Dünyanın farklı noktalarındaki çatışma süreçlerini takip eden ve tarafsız bir araştırma kuruluşu olan “International Crisis Group”un 17 Mart 2016’da yayımladığı rapora göre, “çözüm süreci”nin bozulmasından sonraki son 8 aylık süre içerisinde 350 binden fazla insan evini terketmek zorunda kaldı.
International Crisis Group’un raporunda, “Bölgede yaşanan çatışmalarda 250’ye yakın sivil ve 350’den fazla güvenlik görevlisi hayatını kaybetti” denildi.

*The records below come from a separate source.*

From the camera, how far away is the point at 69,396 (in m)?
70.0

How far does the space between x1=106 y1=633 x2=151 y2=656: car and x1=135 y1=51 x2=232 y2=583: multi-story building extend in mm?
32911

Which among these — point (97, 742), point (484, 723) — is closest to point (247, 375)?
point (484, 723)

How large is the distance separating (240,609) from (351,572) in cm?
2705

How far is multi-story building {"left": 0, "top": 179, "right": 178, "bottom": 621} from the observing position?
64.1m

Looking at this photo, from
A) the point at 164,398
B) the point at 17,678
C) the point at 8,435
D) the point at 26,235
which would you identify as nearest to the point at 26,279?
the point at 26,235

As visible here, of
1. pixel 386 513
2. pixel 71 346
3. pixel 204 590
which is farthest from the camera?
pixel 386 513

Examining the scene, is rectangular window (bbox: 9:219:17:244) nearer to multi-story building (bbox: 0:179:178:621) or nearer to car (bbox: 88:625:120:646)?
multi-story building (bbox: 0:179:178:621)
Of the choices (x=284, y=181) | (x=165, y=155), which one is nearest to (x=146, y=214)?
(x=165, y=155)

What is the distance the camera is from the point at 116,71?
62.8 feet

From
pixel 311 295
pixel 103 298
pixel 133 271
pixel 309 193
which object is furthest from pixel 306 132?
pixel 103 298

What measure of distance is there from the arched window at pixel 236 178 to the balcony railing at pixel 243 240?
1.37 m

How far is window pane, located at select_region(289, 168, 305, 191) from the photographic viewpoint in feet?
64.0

‘Halk geleceğe umutla bakıyordu’
Dr. Serhun Al, raporda, “Çözüm süreci ve çatışmasızlık zamanı Diyarbakır’da bir bahar havasının olduğunu çoğu kişi dile getirmektedir. Ekonomi ciddi bir ivme kazanmış, yatırımlar çoğalmış, psikolojik olarak halkın geleceğe umutla baktığı belirtilmektedir” ifadelerini kullanıyor.

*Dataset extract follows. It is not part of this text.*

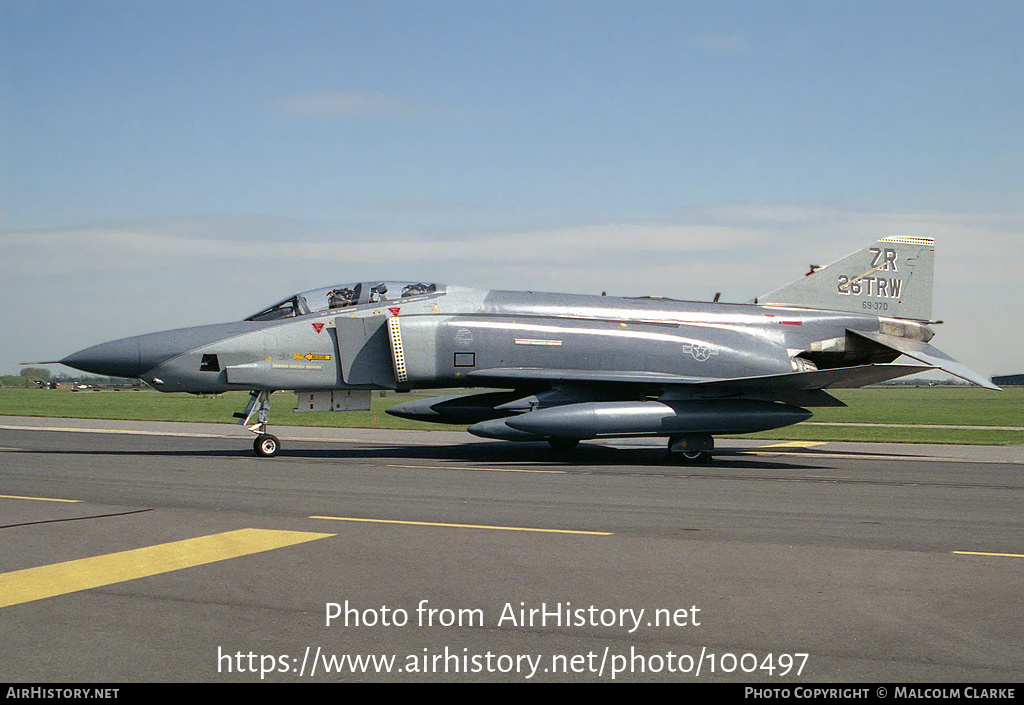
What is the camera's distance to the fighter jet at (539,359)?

Raporda görüşü alınan SARMAŞIK Yoksullukla Mücadele Derneği Başkanı, “Çatışmaların tekrar başlayacağını halk beklemiyordu. Bu yüzden çatışmaların başlaması ve şehirlere taşınması halkta ciddi bir psikolojik kırılmaya sebep oldu” dedi.
PKK’ye de devlete de eleştiri
Bölgedeki sivil toplum kuruluşlarının yaşanan bu son süreçte, hem PKK’nin siyaseti hem de Ankara’nın olayları ele alış biçimini ciddi şekilde eleştirdiği ifade edildi.

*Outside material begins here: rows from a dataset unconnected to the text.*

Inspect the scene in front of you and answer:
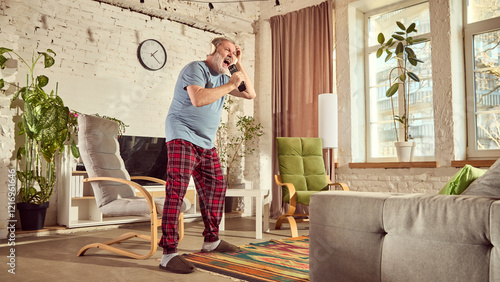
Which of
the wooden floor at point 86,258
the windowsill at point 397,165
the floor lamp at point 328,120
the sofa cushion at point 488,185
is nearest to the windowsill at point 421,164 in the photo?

Dicle Toplumsal Araştırmalar Merkezi (DİTAM) Başkanı Mehmet Kaya, PKK’nin çatışmaları şehire taşımasına halkın kırgın olduğunu, devletin sert askeri cevabına ise halkın kızgın olduğu görüşünde.
Ortadoğu Stratejik Araştırmalar Merkezi (ORSAM) Başkanı Şaban Kardaş ise, devletin halkın yaralarını kısa zaman içerisinde saramaması sonucunda Ankara’nın ahlaki üstünlüğünün zayıflayabileceğini belirtti.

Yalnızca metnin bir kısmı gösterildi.